Your instructions
According to the excerpt on childhood psychiatric diagnoses, who co-authored The Diseasing of America's Children with Bose Ravenel?

Document excerpt
○ ○ ○
The number of people disabled by mental illness during the past twenty years has soared, and now this epidemic is spreading to our children. Millions of children and adolescents are being groomed to be lifelong users of these drugs. This grooming happens by twisting childhood behaviors like daydreaming, slowed thinking or behavior, and lethargy into symptoms of a new so-called childhood psychiatric disorder.

Allen Frances, chair of the fourth edition of the DSM, said that “’Sluggish Cognitive Tempo’ may possibly be the very dumbest and most dangerous diagnostic idea I have ever encountered . . . .The risk that it could do great harm is real . . . .The last thing our kids need is to be misdiagnosed with ‘Sluggish Cognitive Tempo’ and bathe in even more stimulants.”

Still not convinced? Listen to this pod cast by Peter Breggin where he interviews psychologist Fred Ernst about Sluggish Cognitive Tempo and the “psychiatric assault” on children through psychiatric medication.

05/21/14

Is ADHD Simply a Case of the Fidgets?

macor / 123RF Stock Photo
macor / 123RF Stock Photo

At a conference, I heard Bose Ravenel (a great name) describe how the “science” behind ADHD and other childhood behavioral disorders wasn’t truly scientific. I bought and read The Diseasing of America’s Children, which he co-authored with John Rosemond. I collected additional critiques of ADHD treatment by Peter Breggin and Fred Baughman, intending to write an article for my web site. But other interests came along, and I didn’t get around to it for a few years.
○ ○ ○
Record excerpts

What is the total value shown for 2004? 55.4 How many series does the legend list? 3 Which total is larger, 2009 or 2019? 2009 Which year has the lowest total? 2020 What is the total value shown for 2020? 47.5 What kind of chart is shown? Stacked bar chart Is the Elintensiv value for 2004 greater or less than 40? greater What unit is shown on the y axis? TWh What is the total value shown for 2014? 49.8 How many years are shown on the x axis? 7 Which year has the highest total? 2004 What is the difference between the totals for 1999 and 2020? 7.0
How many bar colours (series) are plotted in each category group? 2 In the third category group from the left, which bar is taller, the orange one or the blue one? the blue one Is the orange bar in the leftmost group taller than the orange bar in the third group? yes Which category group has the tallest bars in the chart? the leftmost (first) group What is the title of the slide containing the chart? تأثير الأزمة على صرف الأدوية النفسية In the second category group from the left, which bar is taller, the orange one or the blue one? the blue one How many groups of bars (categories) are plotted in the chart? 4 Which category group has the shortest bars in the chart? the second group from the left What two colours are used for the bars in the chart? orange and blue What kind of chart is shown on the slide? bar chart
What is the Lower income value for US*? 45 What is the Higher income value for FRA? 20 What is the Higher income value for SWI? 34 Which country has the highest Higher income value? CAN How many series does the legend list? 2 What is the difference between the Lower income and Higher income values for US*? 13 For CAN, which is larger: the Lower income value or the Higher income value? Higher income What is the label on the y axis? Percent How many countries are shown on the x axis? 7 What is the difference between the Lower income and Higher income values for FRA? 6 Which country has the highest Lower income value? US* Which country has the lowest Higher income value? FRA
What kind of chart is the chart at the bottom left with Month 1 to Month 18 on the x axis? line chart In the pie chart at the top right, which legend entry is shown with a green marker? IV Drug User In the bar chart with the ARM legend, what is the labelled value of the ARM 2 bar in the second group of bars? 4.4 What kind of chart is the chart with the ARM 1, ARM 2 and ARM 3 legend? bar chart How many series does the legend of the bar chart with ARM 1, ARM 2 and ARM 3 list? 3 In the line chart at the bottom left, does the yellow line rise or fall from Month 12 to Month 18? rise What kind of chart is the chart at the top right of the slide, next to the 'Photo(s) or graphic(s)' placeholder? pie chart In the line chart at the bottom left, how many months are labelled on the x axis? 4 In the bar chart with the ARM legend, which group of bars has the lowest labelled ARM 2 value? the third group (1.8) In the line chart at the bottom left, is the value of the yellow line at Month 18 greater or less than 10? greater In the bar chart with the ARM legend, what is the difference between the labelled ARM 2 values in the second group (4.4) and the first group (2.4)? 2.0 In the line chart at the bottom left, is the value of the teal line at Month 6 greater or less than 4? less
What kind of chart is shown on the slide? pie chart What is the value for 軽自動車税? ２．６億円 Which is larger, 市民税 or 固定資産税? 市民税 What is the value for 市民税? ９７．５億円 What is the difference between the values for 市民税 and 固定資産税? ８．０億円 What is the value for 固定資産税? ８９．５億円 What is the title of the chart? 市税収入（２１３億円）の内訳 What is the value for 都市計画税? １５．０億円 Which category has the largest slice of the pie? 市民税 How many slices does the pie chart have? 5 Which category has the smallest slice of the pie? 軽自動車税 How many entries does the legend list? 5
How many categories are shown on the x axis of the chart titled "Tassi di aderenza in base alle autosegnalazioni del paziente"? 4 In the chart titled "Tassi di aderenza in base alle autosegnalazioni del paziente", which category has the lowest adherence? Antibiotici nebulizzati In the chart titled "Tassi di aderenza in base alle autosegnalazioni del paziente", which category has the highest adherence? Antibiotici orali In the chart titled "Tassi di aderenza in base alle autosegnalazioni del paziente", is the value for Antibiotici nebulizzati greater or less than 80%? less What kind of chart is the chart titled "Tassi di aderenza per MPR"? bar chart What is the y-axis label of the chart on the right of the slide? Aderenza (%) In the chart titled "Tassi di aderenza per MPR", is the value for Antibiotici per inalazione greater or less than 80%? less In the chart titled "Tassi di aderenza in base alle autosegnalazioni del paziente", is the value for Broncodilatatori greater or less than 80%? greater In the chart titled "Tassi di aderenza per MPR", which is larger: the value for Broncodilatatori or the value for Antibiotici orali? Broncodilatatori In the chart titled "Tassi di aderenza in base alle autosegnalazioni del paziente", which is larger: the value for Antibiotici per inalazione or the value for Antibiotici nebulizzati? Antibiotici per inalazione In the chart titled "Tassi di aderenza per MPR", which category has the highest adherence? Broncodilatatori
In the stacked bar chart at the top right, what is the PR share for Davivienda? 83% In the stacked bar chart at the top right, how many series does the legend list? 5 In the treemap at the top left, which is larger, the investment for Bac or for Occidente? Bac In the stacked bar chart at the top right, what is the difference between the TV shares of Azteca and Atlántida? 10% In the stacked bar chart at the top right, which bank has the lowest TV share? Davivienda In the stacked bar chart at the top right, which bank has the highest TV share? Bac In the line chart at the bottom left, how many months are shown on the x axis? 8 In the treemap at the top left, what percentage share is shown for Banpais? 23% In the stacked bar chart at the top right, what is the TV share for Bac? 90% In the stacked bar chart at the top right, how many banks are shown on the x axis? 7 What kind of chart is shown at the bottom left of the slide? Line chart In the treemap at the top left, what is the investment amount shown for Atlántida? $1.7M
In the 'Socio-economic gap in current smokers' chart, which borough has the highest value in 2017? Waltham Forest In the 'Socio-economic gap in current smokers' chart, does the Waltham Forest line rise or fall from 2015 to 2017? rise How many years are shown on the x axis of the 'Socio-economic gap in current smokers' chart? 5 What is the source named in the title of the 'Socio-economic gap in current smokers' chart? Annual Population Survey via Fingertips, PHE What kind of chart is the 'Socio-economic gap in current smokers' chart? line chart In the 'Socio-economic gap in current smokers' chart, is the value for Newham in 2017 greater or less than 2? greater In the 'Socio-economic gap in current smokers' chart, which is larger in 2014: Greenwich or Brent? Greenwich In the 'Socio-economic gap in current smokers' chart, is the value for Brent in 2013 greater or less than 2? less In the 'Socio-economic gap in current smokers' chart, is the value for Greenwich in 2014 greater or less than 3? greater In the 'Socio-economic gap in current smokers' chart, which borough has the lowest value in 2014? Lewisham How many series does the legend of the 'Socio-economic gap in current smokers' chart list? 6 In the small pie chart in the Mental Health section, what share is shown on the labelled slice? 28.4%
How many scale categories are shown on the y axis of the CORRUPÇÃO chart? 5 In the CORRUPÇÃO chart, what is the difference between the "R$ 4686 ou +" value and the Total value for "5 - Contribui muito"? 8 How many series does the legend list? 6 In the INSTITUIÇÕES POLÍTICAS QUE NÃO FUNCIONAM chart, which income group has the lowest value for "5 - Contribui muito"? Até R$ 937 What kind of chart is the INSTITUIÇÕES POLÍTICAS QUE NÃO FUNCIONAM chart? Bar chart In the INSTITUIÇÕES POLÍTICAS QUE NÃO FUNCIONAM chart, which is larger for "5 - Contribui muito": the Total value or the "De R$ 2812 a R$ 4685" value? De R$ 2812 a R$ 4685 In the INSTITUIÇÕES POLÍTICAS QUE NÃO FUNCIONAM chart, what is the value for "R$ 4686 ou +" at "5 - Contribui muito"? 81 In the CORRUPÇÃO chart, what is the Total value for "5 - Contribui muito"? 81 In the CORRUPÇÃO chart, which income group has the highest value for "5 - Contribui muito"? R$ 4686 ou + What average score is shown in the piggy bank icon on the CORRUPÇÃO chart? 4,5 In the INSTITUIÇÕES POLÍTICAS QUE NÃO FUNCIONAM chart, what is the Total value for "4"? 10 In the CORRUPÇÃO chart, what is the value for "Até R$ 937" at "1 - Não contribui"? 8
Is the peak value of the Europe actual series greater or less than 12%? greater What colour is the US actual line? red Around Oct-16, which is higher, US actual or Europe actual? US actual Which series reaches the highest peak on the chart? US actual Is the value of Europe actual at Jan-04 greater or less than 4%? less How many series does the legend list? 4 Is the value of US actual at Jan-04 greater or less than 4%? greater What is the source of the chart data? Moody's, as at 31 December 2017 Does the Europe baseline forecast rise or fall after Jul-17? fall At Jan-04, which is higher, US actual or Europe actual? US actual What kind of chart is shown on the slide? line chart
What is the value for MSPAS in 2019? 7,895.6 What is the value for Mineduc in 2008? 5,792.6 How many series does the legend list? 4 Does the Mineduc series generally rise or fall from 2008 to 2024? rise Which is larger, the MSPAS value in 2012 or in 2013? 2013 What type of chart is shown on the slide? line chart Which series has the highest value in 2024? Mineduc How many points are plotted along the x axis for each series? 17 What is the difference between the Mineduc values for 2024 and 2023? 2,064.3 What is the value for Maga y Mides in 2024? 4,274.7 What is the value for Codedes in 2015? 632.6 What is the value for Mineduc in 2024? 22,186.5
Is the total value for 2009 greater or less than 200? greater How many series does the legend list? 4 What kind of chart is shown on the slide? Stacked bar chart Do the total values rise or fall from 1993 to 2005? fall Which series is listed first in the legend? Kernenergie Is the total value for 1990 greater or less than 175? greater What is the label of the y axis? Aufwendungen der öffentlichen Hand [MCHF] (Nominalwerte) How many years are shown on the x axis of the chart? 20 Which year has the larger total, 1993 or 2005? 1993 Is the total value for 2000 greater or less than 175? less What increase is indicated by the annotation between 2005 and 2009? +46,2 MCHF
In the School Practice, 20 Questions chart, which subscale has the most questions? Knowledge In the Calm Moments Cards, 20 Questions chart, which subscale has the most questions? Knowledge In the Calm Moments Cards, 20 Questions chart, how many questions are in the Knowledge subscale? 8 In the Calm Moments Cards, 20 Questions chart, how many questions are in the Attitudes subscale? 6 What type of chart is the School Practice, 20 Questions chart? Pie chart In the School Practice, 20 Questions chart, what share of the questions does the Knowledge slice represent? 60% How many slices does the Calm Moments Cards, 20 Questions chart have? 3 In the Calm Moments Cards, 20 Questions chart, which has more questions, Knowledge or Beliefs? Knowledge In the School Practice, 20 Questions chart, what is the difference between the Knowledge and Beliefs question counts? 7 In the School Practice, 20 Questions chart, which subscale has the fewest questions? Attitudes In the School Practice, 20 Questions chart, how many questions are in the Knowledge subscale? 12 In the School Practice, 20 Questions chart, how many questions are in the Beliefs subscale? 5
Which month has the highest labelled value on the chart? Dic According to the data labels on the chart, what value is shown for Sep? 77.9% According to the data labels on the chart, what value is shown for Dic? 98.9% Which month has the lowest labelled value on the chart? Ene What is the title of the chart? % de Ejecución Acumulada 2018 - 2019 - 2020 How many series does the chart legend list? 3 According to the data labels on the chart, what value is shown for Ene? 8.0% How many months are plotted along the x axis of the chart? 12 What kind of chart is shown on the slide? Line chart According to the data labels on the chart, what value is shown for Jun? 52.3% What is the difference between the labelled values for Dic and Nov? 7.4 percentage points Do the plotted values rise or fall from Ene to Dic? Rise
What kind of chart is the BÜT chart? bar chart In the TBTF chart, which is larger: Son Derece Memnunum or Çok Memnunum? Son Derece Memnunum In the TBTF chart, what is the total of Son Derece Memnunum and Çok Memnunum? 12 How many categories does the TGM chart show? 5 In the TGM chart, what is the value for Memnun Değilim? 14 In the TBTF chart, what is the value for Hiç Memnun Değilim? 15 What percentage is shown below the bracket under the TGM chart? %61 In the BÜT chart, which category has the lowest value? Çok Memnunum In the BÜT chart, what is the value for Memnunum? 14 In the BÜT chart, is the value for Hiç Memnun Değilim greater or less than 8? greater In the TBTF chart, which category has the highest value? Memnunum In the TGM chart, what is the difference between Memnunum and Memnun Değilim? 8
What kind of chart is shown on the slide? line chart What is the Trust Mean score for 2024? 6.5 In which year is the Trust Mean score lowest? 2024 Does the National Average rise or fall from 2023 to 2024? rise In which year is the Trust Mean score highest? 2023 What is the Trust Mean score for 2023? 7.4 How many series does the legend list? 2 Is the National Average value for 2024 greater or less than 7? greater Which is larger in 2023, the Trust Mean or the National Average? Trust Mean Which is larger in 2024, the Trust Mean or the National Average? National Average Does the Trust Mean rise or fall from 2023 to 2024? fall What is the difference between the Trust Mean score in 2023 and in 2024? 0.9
○ ○ ○
Task solution
John Rosemond